Em comunicado oficial, a instituição ressaltou a diversidade de modelos curatoriais adotados em edições recentes, que variaram de curatoriais-chefes internacionais a formatos colaborativos. Essa mudança de foco pretende equilibrar diferentes perspectivas, alternando entre vozes externas e aquelas profundamente enraizadas na cultura brasileira. A designação de Carneiro e Fonseca simboliza um retorno às tradições curatoriais brasileiras, projetadas em diálogo com questões contemporâneas e com as conversas que ocorrem em circuitos internacionais.
Nos últimos anos, a Bienal se destacou por seus formatos inovadores. Na última edição, intitulada “Chão da Vida”, o curador principal foi o camaronês radicado na Alemanha Bonaventure Soh Bejeng Ndikung, auxiliado por uma equipe diversificada com especialistas de diferentes origens. Edições anteriores seguiram por caminhos igualmente experimentais, incluindo uma estrutura horizontal na 34ª Bienal, que contou com a participação de curadores de distintas nacionalidades, e um modelo no qual artistas atuaram como curadores na 32ª edição.

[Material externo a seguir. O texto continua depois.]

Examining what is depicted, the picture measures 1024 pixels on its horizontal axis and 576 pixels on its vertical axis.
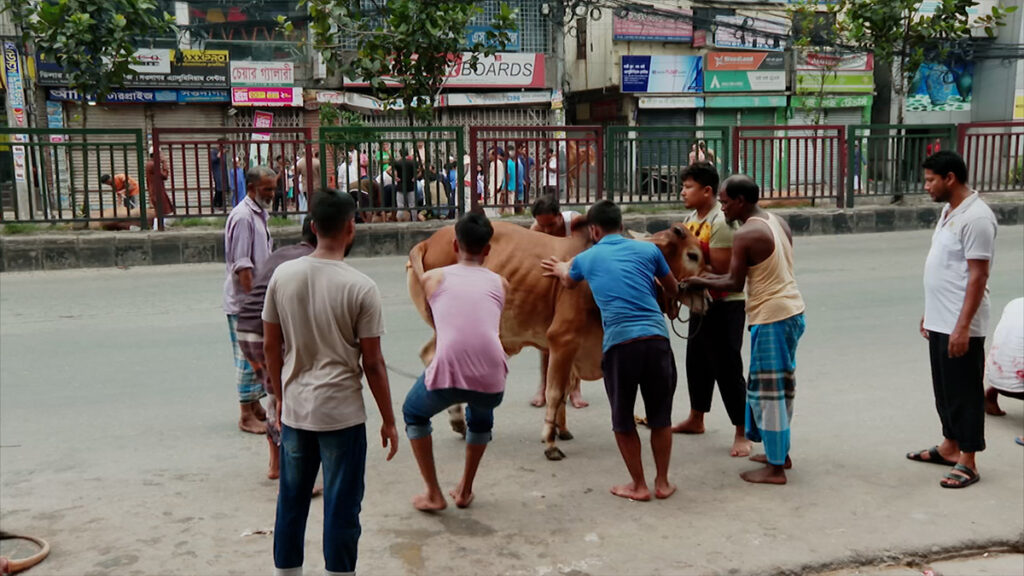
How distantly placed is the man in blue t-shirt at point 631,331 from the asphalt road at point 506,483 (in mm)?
340

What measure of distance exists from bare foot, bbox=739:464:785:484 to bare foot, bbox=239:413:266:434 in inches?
111

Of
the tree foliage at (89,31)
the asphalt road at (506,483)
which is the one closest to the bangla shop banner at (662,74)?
the tree foliage at (89,31)

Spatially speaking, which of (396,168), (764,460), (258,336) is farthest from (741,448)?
(396,168)

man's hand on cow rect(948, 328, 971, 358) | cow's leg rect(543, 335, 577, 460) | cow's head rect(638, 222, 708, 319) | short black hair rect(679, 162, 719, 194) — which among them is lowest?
cow's leg rect(543, 335, 577, 460)

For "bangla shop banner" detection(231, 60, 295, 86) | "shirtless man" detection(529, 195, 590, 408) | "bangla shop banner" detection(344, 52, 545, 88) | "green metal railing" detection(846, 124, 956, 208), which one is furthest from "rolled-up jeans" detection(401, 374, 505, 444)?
"bangla shop banner" detection(344, 52, 545, 88)

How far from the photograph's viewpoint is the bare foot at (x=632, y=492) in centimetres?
462

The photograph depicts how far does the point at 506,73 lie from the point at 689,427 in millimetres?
20808

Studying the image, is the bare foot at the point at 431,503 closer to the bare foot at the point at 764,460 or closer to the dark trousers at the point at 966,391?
the bare foot at the point at 764,460

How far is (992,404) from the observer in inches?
241

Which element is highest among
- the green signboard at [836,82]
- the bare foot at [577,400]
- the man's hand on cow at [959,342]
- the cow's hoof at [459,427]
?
the green signboard at [836,82]

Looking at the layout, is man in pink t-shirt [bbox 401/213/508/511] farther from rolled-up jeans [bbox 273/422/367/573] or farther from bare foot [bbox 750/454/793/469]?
bare foot [bbox 750/454/793/469]

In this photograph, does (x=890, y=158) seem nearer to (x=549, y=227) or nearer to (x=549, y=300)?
(x=549, y=227)

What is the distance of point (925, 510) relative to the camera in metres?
4.50

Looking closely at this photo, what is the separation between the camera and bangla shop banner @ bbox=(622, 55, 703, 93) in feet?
85.4
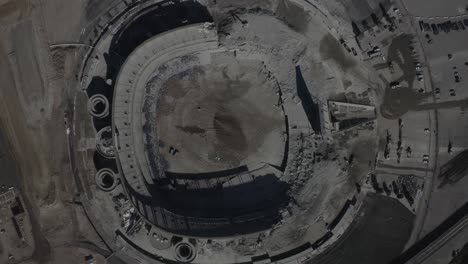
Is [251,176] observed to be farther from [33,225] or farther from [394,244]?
[33,225]

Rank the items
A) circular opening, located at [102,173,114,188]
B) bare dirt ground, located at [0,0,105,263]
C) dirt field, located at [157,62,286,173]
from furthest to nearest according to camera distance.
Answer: dirt field, located at [157,62,286,173] → bare dirt ground, located at [0,0,105,263] → circular opening, located at [102,173,114,188]

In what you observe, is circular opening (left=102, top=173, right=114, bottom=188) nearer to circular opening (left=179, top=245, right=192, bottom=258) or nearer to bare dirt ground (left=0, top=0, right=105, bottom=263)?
bare dirt ground (left=0, top=0, right=105, bottom=263)

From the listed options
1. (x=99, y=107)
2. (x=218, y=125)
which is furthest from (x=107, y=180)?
(x=218, y=125)

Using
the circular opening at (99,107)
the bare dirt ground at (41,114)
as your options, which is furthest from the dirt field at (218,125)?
the bare dirt ground at (41,114)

Amanda Carneiro, que desde 2018 desempenha um papel crucial no MASP, traz uma riqueza de experiências significativas à nova Bienal. Ela foi responsável por exposições de artistas renomados e atuou como organizadora de eventos de grande relevância, como a 60ª Bienal de Arte de Veneza. Por outro lado, Raphael Fonseca, atualmente residente em Portugal, é o curador de artes visuais da Culturgest e tem uma vasta experiência em curadorias internacionais, tendo colaborado com instituições prestigiosas nos EUA e sido curador-chefe da Bienal do Mercosul.
Com a 37ª Bienal de São Paulo programada para o segundo semestre de 2027, o projeto curatorial desenvolvido por Carneiro e Fonseca será revelado ainda este ano, prometendo um evento que não apenas celebra a arte brasileira, mas também a coloca em diálogo com as questões globais contemporâneas. A expectativa é alta em torno dessa nova fase, que reforça a necessidade de uma voz curatorial profundamente conectada com as realidades locais, ao mesmo tempo em que dialoga com o mundo.